Chang Ya-Jen, Holtzman Michael J, Chen Ching-Chow
Department of Pharmacology, College of Medicine, National Taiwan University, Taipei, Taiwan.
Mol Pharmacol. 2004 Mar;65(3):589-98. doi: 10.1124/mol.65.3.589.
The signaling pathway for IFN-gamma-mediated induction of ICAM-1 expression was further studied in human NCI-H292 epithelial cells. The Tyr701 phosphorylation of signal transducer and activator of transcription 1 (STAT1) induced by interferon-gamma (IFN-gamma) and 12-O-tetradecanoylphorbol 13-acetate (TPA) was inhibited by the protein kinase C (PKC) inhibitor staurosporine, the tyrosine kinase inhibitor herbimycin, or the Src kinase inhibitor PP2. An association between c-Src and STAT1 was increased by IFN-gamma and TPA, indicating the direct phosphorylation of STAT1 by PKC-dependent c-Src activation. Tyrosine phosphorylation of Janus kinases (JAK) 1/2 was induced by IFN-gamma but not by TPA. In addition, ICAM-1 promoter activity induced by IFN-gamma, but not that induced by TPA, was inhibited by the dominant-negative JAK1 and JAK2 mutants. IFN-gamma-induced tyrosine phosphorylation of phospholipase C (PLC)-gamma was inhibited by AG 490 (a JAK inhibitor), and the association between JAK1/2 and PLC-gamma was increased after IFN-gamma treatment, indicating the activation of PLC-gamma via JAK1/2 phosphorylation. ICAM-1 promoter activities induced by the overexpression of wild-type JAK1- and PLC-gamma2 were blocked by the PLCgamma2 mutant or the dominant-negative PKCalpha (Lys-->Arg), c-Src (Lys-->Met), or STAT1 (Y701M) mutants, but not by dominant-negative STAT3 (DN) mutants. These results confirmed that IFN-gamma activated PLC-gamma via JAK1/2 phosphorylation to induce PKC, c-Src, STAT1 activation, and ICAM-1 expression. The association between JAK1/2 and STAT1 was increased by IFN-gamma but not by TPA. It was inhibited by AG 490 but not by U73122, indicating the possible involvement of the JAK1/2-STAT1 pathway. All the results show that IFN-gamma induces ICAM-1 expression by two different pathways in NCI-H292 epithelial cells. One is the JAK1/2-dependent PLC-gamma pathway inducing the activations of PKCalpha, c-Src, and STAT1, and the other is the direct activation of STAT1 by JAK1/2.

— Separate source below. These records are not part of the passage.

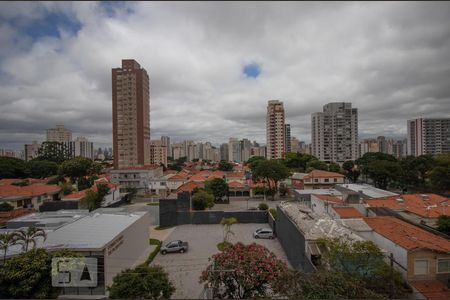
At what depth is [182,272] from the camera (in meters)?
7.66

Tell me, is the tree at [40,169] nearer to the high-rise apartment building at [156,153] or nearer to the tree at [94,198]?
the tree at [94,198]

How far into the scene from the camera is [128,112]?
3322 cm

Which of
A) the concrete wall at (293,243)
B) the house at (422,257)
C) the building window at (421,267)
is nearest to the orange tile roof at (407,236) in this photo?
the house at (422,257)

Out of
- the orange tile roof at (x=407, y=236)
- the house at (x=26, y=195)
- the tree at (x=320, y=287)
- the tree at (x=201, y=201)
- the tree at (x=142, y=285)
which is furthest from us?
the house at (x=26, y=195)

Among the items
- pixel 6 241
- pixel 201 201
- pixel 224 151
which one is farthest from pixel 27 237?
pixel 224 151

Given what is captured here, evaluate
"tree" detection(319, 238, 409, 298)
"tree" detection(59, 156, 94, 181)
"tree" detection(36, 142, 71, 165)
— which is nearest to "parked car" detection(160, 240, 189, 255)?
"tree" detection(319, 238, 409, 298)

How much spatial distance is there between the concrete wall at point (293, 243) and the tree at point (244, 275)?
200 centimetres

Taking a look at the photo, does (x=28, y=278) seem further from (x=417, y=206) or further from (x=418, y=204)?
(x=418, y=204)

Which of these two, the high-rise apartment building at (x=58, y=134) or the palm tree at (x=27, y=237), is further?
the high-rise apartment building at (x=58, y=134)

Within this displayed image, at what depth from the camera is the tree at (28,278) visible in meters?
4.62

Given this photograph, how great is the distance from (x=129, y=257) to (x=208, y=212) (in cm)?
574

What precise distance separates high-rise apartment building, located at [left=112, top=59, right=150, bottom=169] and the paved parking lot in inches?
892

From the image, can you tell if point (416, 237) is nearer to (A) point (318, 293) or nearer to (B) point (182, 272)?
(A) point (318, 293)

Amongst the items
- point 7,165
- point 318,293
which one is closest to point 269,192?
point 318,293
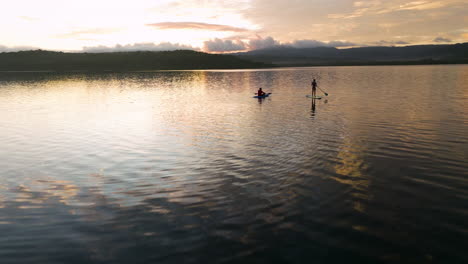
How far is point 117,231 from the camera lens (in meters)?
9.98

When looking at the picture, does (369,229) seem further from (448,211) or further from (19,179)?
(19,179)

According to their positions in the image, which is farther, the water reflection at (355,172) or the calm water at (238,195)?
the water reflection at (355,172)

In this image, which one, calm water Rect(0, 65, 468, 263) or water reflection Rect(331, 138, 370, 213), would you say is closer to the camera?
calm water Rect(0, 65, 468, 263)

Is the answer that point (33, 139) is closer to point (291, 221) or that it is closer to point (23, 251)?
point (23, 251)

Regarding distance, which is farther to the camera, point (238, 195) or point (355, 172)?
point (355, 172)

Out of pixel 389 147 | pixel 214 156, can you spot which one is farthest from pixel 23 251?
pixel 389 147

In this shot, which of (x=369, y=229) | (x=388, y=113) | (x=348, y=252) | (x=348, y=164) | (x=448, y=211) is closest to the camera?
(x=348, y=252)

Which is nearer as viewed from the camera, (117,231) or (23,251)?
(23,251)

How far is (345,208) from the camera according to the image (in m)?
11.3

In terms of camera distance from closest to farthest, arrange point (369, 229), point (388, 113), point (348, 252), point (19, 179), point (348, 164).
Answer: point (348, 252) → point (369, 229) → point (19, 179) → point (348, 164) → point (388, 113)

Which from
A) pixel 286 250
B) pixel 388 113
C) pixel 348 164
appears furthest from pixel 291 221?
pixel 388 113

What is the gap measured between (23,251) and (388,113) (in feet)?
108

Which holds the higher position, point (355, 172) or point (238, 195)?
point (355, 172)

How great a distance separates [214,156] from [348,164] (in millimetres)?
7533
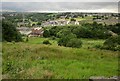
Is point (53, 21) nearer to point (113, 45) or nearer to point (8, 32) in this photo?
point (8, 32)

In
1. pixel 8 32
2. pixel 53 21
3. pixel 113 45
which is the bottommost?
pixel 53 21

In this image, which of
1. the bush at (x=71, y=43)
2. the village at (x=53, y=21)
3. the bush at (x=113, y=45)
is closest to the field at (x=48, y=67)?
the bush at (x=113, y=45)

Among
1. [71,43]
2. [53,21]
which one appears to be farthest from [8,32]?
[53,21]

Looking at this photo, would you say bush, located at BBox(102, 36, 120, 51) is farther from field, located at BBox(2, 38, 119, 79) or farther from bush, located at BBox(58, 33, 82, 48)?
field, located at BBox(2, 38, 119, 79)

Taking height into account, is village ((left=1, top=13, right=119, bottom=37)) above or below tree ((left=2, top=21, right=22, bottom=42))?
below

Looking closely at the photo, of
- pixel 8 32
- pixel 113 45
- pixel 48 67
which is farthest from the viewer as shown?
pixel 8 32

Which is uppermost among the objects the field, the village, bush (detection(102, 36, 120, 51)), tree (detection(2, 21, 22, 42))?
the field

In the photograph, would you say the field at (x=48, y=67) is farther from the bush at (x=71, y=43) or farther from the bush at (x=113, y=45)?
the bush at (x=71, y=43)

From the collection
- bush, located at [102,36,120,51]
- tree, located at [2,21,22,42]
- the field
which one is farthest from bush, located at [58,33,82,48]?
the field

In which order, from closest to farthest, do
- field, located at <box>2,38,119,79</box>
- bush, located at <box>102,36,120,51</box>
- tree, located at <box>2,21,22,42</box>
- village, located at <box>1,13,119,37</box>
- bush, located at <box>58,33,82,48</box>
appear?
field, located at <box>2,38,119,79</box>, bush, located at <box>102,36,120,51</box>, tree, located at <box>2,21,22,42</box>, bush, located at <box>58,33,82,48</box>, village, located at <box>1,13,119,37</box>

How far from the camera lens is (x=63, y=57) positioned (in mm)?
12406

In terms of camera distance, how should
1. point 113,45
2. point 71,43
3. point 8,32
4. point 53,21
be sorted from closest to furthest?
point 113,45 → point 71,43 → point 8,32 → point 53,21

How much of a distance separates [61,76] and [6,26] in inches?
940

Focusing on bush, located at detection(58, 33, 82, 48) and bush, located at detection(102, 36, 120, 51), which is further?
bush, located at detection(58, 33, 82, 48)
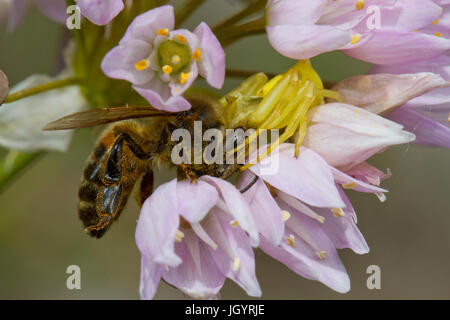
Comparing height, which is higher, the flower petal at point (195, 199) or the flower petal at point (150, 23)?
the flower petal at point (150, 23)

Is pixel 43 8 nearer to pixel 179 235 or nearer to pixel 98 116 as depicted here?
pixel 98 116

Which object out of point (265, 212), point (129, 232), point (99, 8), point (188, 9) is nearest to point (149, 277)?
point (265, 212)

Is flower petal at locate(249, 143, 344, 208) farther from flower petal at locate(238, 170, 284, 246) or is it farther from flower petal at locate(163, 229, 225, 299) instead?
flower petal at locate(163, 229, 225, 299)

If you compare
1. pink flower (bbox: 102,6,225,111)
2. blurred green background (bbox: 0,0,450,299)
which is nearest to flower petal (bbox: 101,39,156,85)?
pink flower (bbox: 102,6,225,111)

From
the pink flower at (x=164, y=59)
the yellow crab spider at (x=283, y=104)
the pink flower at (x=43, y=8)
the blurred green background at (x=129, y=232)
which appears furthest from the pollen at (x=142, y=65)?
the blurred green background at (x=129, y=232)

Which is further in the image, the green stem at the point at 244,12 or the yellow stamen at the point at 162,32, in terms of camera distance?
the green stem at the point at 244,12

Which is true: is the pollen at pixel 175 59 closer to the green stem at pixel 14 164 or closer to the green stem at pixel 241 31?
the green stem at pixel 241 31
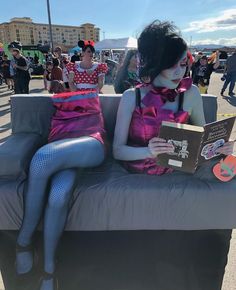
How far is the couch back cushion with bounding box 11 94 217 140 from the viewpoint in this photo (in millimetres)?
2291

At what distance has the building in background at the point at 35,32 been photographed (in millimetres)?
92250

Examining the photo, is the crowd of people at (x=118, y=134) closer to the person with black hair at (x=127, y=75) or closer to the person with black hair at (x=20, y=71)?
the person with black hair at (x=127, y=75)

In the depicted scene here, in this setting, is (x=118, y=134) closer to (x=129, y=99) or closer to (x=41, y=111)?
(x=129, y=99)

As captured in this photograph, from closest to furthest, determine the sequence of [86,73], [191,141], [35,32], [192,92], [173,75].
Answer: [191,141] < [173,75] < [192,92] < [86,73] < [35,32]

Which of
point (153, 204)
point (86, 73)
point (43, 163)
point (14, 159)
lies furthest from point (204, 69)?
point (43, 163)

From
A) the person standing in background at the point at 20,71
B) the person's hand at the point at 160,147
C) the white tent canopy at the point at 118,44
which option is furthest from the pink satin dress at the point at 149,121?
the white tent canopy at the point at 118,44

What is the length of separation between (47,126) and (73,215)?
0.99 metres

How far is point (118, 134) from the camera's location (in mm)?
1714

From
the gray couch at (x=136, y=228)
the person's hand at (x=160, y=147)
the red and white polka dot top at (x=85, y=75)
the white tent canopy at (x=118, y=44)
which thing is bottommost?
the gray couch at (x=136, y=228)

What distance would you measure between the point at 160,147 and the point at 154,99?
1.30 feet

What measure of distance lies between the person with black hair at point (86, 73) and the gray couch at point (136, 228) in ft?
7.08

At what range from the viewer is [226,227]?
164cm

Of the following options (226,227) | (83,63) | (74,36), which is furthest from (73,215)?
(74,36)

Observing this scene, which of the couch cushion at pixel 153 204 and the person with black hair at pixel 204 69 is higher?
the person with black hair at pixel 204 69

在人NCI-H292上皮细胞中进一步研究了IFN-γ介导的ICAM-1表达诱导的信号通路。蛋白激酶C(PKC)抑制剂星形孢菌素、酪氨酸激酶抑制剂赫曲霉素或Src激酶抑制剂PP2可抑制干扰素-γ(IFN-γ)和12-O-十四酰佛波醇-13-乙酸酯(TPA)诱导的信号转导和转录激活因子1(STAT1)的Tyr701磷酸化。IFN-γ和TPA可增强c-Src与STAT1之间的关联,表明PKC依赖性c-Src激活可直接使STAT1磷酸化。IFN-γ可诱导Janus激酶(JAK)1/2的酪氨酸磷酸化,但TPA不能。此外,显性负性JAK1和JAK2突变体可抑制IFN-γ诱导的ICAM-1启动子活性,但不能抑制TPA诱导的活性。AG 490(一种JAK抑制剂)可抑制IFN-γ诱导的磷脂酶C(PLC)-γ的酪氨酸磷酸化,IFN-γ处理后JAK1/2与PLC-γ之间的关联增强,表明通过JAK1/2磷酸化激活PLC-γ。野生型JAK1和PLC-γ2过表达诱导的ICAM-1启动子活性被PLCγ2突变体或显性负性PKCalpha(Lys→Arg)、c-Src(Lys→Met)或STAT1(Y701M)突变体阻断,但不被显性负性STAT3(DN)突变体阻断。这些结果证实,IFN-γ通过JAK1/2磷酸化激活PLC-γ,从而诱导PKC、c-Src、STAT1激活和ICAM-1表达。IFN-γ可增强JAK1/2与STAT1之间的关联,但TPA不能。AG 490可抑制这种关联,但U73122不能,表明JAK1/2-STAT1途径可能参与其中。所有结果表明,IFN-γ在NCI-H292上皮细胞中通过两种不同途径诱导ICAM-1表达。一种是JAK1/2依赖性PLC-γ途径,诱导PKCalpha、c-Src和STAT1激活,另一种是JAK1/2直接激活STAT1。